(EXERCISE INSTRUCTIONS):
Copy out every line of the records below word for word, omitting the pictures.

(RECORDS SUPPLIED):
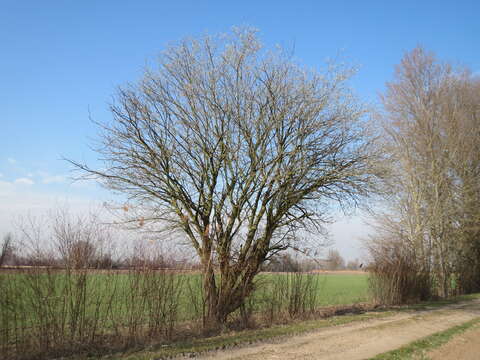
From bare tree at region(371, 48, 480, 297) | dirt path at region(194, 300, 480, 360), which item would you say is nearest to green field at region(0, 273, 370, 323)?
dirt path at region(194, 300, 480, 360)

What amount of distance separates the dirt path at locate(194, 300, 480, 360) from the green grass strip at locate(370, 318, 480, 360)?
7.5 inches

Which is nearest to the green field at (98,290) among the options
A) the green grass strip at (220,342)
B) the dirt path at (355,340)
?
the green grass strip at (220,342)

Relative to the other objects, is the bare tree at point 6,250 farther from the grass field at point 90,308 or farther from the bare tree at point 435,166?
the bare tree at point 435,166

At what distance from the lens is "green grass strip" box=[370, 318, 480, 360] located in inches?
261

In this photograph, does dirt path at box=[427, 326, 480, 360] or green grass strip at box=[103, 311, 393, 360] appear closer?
green grass strip at box=[103, 311, 393, 360]

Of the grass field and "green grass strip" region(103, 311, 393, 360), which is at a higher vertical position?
the grass field

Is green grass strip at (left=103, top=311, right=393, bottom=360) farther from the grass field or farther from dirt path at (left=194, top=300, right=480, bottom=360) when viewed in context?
the grass field

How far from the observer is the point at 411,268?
15.5 metres

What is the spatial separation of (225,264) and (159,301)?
7.76ft

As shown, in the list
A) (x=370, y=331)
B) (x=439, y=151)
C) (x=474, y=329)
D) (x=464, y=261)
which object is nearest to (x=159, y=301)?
(x=370, y=331)

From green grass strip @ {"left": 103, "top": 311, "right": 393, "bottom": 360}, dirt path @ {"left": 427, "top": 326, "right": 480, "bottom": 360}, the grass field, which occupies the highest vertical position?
the grass field

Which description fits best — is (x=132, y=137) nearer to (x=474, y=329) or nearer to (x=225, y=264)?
(x=225, y=264)

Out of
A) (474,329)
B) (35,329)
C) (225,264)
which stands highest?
(225,264)

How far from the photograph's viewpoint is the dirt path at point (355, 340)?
21.1ft
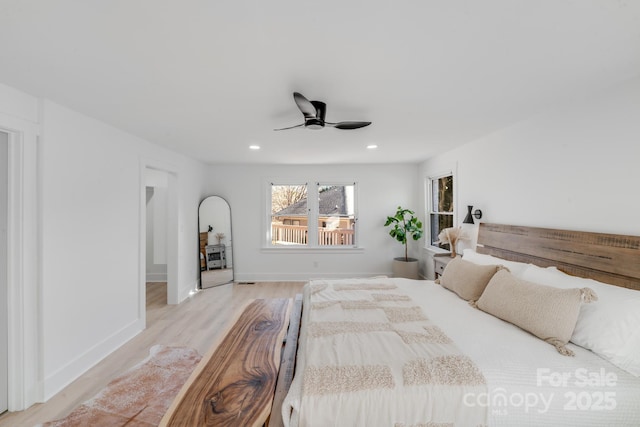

(EXPECTED OUTPUT):
From bare tree at region(371, 48, 480, 297) | dirt path at region(194, 300, 480, 360), which item would you say is nearest to green field at region(0, 273, 370, 323)?
dirt path at region(194, 300, 480, 360)

What amount of distance separates the dirt path at locate(194, 300, 480, 360) from the green grass strip at locate(370, 318, 480, 360)?
7.5 inches

Which is nearest to the green field at (98,290) among the options
A) the green grass strip at (220,342)
B) the dirt path at (355,340)
?
the green grass strip at (220,342)

Relative to the other objects, is the bare tree at point 6,250 farther from the grass field at point 90,308 or farther from the bare tree at point 435,166?
the bare tree at point 435,166

At what distance from the lens is "green grass strip" box=[370, 318, 480, 360] located in inches?
261

In this photograph, does dirt path at box=[427, 326, 480, 360] or green grass strip at box=[103, 311, 393, 360] appear closer?
green grass strip at box=[103, 311, 393, 360]

Of the grass field and "green grass strip" region(103, 311, 393, 360), which is at a higher vertical position?
the grass field

Is green grass strip at (left=103, top=311, right=393, bottom=360) farther from the grass field or farther from dirt path at (left=194, top=300, right=480, bottom=360) when viewed in context?
the grass field

How far from the observer is the point at 411,268?
15.5 metres

What is the spatial separation of (225,264) and (159,301)?
7.76ft

As shown, in the list
A) (x=370, y=331)
B) (x=439, y=151)
C) (x=474, y=329)
D) (x=464, y=261)
which object is nearest to (x=159, y=301)?
(x=370, y=331)

From green grass strip @ {"left": 103, "top": 311, "right": 393, "bottom": 360}, dirt path @ {"left": 427, "top": 326, "right": 480, "bottom": 360}, the grass field, which occupies the highest vertical position?
the grass field

Which description fits best — is (x=132, y=137) nearer to (x=474, y=329) or nearer to (x=225, y=264)?
(x=225, y=264)

Out of
A) (474,329)
B) (35,329)
C) (225,264)
which stands highest?
(225,264)

How far from the photograph's viewpoint is the dirt path at point (355, 340)?
21.1ft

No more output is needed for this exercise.